What does become river water is subject to a more than century-old agreement on who can take how much.

That agreement, made when it rained more and there were fewer inhabitants, was always a fiddle -- a political fix that allowed users to take more water than was added every year.

Now the federal government in Washington has told river users that the difference must be brought into balance: they must slash consumption by a quarter.

City managers in Scottsdale, faced with meeting their own targets, decided Rio Verde Foothills -- which they view as profligate development -- would no longer be able to buy their water.

On January 1, they closed the city's supply station to delivery drivers like John Hornewer, who says he now has to drive for hours to find enough water to fill his 6,000-gallon (22,000-liter) tanker.

He reluctantly doubled his prices to cover the extra cost of the gasoline and the overtime.

"We've become the first domino to fall and feel the effect of what a drought actually means," he told AFP.

"As water becomes more and more scarce, and it becomes more and more valuable, cities and communities are going to want to protect their own."

- Public or private ownership -

Arizona state officials stepped in last month to urge Scottsdale -- run by the Democratic Party -- to offer an accommodation to Rio Verde Foothills, an unincorporated settlement in Republican Party-run Maricopa County.

For a transitional period, Scottsdale would be allowed to buy additional water and -- for a cost -- reauthorize deliveries.

There was one catch: the county would have to cough up the cash.

Maricopa officials balked, and negotiations are stalled.

Ultimately, Rio Verde Foothills knows it will have to come up with a stable solution, and the town's residents are at loggerheads with each other over how to do that.

Scottsdale wants Rio Verde Foothills to establish a public body that will be able to plan for the long term, and will be subject to the same government rules as other water suppliers.

But well owners in Rio Verde Foothills say such a body would effectively be sucking their water out from underneath them and redistributing it to others. Why should others get what we have paid for, they ask.

- 'Drunk on growth' -

The uncertainty was too much for Lothar Rowe, a German immigrant who has 50 horses on a ranch in Rio Verde Foothills, where he has lived for two decades.

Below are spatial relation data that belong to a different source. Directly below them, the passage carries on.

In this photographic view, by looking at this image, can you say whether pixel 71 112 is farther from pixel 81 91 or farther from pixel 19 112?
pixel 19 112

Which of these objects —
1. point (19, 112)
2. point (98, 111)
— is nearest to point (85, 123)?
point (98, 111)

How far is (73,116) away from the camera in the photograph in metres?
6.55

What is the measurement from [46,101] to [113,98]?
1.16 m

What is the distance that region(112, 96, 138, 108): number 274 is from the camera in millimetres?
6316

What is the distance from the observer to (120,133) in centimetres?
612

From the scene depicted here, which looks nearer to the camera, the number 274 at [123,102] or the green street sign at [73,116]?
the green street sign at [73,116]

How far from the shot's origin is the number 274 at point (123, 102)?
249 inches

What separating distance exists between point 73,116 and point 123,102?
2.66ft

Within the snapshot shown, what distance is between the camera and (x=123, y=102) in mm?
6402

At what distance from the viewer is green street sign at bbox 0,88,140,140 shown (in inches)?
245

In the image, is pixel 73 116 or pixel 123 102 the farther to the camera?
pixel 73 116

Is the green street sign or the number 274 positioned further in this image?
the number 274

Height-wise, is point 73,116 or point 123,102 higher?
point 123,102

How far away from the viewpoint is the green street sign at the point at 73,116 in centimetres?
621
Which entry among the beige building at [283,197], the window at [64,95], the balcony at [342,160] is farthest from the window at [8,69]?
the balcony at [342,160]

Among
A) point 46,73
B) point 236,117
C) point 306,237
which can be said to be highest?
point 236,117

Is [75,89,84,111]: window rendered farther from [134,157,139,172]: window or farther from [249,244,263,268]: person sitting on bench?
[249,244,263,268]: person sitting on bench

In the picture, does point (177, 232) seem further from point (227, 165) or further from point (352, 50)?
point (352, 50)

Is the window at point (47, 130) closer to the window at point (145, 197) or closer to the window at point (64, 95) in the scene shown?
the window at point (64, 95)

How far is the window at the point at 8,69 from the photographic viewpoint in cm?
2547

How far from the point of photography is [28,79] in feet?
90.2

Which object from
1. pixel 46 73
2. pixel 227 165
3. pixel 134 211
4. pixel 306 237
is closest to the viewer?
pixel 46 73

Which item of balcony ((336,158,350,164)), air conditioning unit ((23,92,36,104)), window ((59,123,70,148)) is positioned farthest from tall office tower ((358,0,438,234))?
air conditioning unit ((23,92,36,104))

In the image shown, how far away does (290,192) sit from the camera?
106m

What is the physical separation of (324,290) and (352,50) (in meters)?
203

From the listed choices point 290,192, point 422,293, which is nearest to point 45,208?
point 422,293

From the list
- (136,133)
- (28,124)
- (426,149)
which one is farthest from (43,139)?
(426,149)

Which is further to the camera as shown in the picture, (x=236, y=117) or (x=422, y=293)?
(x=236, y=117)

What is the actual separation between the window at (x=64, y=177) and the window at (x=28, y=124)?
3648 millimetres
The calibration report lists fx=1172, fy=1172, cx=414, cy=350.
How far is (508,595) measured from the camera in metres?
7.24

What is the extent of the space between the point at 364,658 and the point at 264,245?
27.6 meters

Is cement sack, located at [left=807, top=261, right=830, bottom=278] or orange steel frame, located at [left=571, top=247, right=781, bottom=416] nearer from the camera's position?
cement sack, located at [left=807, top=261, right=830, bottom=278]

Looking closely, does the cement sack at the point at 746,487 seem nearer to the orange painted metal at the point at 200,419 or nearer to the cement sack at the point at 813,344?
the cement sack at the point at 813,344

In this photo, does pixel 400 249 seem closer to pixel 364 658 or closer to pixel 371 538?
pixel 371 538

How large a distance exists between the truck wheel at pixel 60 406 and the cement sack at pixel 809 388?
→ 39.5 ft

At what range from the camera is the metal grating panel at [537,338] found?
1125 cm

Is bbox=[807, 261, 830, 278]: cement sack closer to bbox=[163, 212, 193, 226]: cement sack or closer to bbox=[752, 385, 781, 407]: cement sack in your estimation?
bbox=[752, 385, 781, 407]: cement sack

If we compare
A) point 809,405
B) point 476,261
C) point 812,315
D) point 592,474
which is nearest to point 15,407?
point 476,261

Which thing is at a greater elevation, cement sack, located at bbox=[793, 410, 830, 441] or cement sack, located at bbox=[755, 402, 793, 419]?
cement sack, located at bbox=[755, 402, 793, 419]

He splashed out $500,000 for a piece of land with its own well -- good for as long as the aquifers are.

"I can't believe it," says the 86-year-old.

"We're talking about the United States: they went to the Moon, they're trying to go to Mars, and they have no water here."

Fellow resident Rusty Childress said the problem stemmed from head-in-the-sand development.

"The issue from the very beginning was that we were all in denial," the 64-year-old told AFP.

"Nobody really thought this was going to happen."

Childress, a photographer, says developers exploit legal loopholes and continue to build in the area, despite not being able to guarantee the luxury homes they sell will have water.

"Buyer beware! No water in Rio Verde," reads a sign he put up in front of his house warning people who come to tour the half-built housing estates nearby.

"We're getting drunk on growth here," he says.

"But we can't have out-of-control growth with a real water issue."